### WHAT YOU ARE ASKED TO DO
Output all records exactly.

### SOURCE DATA
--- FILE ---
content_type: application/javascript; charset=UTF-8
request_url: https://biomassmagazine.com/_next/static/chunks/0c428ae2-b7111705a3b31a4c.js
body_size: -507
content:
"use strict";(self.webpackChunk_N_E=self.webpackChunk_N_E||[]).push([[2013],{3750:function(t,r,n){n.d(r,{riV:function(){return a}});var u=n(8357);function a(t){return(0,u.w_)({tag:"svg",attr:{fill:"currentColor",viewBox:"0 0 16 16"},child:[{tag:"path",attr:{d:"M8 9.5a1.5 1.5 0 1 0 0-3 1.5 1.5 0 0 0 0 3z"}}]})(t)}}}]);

### EXPECTED ANSWER
--- FILE ---
content_type: application/javascript; charset=UTF-8
request_url: https://biomassmagazine.com/_next/static/chunks/0c428ae2-b7111705a3b31a4c.js
body_size: -507
content:
"use strict";(self.webpackChunk_N_E=self.webpackChunk_N_E||[]).push([[2013],{3750:function(t,r,n){n.d(r,{riV:function(){return a}});var u=n(8357);function a(t){return(0,u.w_)({tag:"svg",attr:{fill:"currentColor",viewBox:"0 0 16 16"},child:[{tag:"path",attr:{d:"M8 9.5a1.5 1.5 0 1 0 0-3 1.5 1.5 0 0 0 0 3z"}}]})(t)}}}]);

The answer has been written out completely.